# GIVEN REQUEST
Can you render the entries from the line holding "From looking at" through the end of the entries, inclusive, as a two-column CSV with columns named text and answer, one row per entry, each field quoted and with line breaks turned into spaces? Leave the pictures out of your answer.

(Image-based spatial reasoning data)
>>

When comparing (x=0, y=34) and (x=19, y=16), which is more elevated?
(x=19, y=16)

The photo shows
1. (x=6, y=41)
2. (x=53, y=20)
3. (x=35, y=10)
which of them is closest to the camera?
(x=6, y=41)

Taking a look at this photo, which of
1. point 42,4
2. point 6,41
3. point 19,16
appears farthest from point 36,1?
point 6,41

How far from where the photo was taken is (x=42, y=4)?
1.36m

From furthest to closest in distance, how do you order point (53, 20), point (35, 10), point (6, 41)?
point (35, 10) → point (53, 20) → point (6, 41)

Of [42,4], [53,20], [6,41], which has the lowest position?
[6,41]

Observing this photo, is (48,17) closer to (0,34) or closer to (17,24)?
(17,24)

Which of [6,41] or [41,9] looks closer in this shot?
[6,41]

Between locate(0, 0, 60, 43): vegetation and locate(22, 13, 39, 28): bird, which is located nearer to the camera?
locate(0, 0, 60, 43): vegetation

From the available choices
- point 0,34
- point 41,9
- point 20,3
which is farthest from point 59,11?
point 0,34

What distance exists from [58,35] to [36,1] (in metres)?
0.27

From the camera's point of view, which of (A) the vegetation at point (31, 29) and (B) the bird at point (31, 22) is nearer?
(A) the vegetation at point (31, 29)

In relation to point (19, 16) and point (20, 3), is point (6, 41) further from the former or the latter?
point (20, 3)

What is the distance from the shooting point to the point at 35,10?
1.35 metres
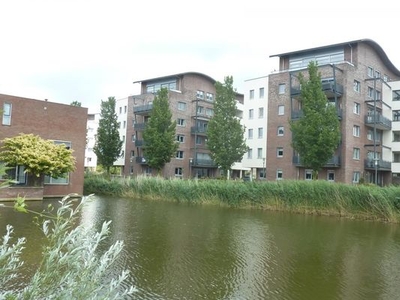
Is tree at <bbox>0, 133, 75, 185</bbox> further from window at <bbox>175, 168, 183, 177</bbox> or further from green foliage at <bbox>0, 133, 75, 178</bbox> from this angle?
A: window at <bbox>175, 168, 183, 177</bbox>

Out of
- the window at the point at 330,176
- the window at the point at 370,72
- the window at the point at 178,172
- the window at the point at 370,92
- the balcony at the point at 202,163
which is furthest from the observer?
the balcony at the point at 202,163

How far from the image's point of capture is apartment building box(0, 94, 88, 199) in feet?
72.7

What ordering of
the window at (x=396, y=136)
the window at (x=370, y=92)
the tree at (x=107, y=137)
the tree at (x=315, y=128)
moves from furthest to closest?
the tree at (x=107, y=137) < the window at (x=396, y=136) < the window at (x=370, y=92) < the tree at (x=315, y=128)

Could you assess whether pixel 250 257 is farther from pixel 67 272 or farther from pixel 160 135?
pixel 160 135

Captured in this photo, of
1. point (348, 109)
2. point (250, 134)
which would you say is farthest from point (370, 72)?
point (250, 134)

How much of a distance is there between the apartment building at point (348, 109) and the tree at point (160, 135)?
1035 cm

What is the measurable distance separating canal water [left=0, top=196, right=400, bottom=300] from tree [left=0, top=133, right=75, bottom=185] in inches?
237

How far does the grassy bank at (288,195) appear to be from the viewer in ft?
57.5

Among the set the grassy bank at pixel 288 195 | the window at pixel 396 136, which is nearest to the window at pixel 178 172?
the grassy bank at pixel 288 195

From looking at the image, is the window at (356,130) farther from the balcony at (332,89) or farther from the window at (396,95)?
the window at (396,95)

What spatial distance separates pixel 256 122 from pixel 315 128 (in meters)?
17.1

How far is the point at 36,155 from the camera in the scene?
2077cm

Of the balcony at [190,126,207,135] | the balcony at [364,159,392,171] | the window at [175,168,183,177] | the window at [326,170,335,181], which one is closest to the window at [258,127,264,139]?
the balcony at [190,126,207,135]

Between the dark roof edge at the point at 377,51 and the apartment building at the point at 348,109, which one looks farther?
the dark roof edge at the point at 377,51
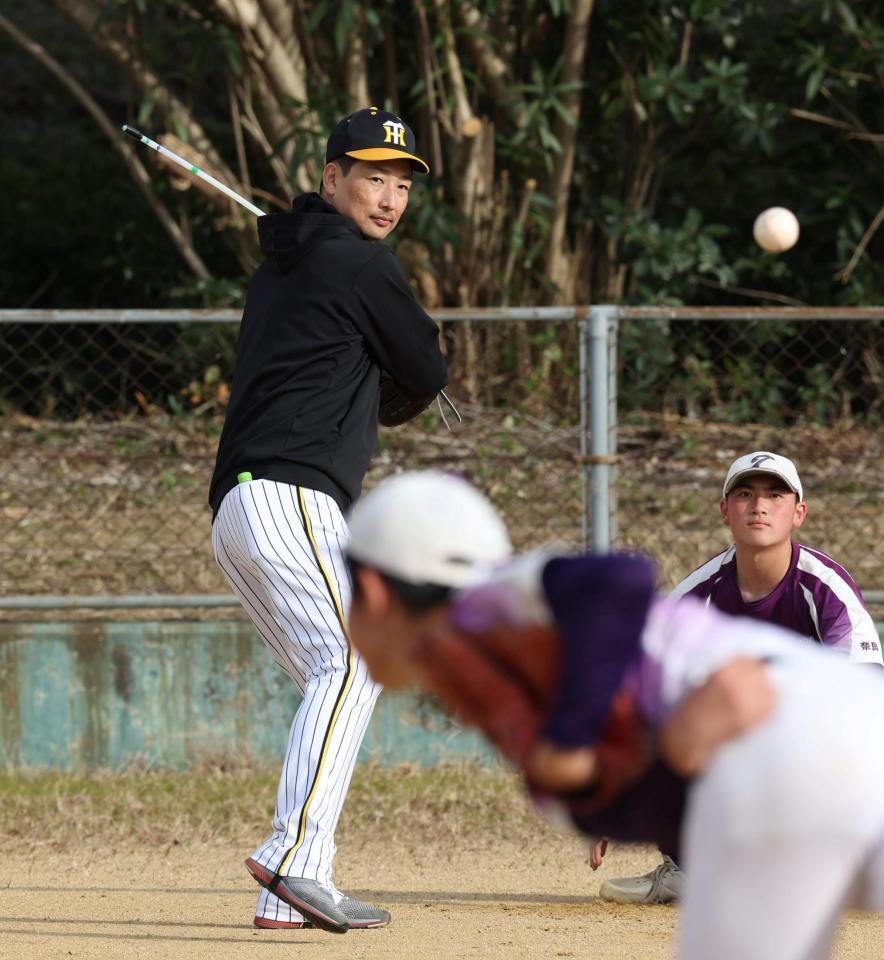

<<

# EXERCISE OUTPUT
text,answer
"From looking at the image, is the window at (356,130) farther from the balcony at (332,89) or farther from the window at (396,95)?","the window at (396,95)"
"What spatial distance separates pixel 256 122 from pixel 315 128 (in meters)?","17.1"
"How far is the point at 36,155 from the camera in the scene?","2077cm"
"Of the balcony at [190,126,207,135] | the balcony at [364,159,392,171] | the window at [175,168,183,177] | the window at [326,170,335,181], which one is closest to the window at [258,127,264,139]?","the balcony at [190,126,207,135]"
"Between the dark roof edge at the point at 377,51 and the apartment building at the point at 348,109, which one looks farther?","the dark roof edge at the point at 377,51"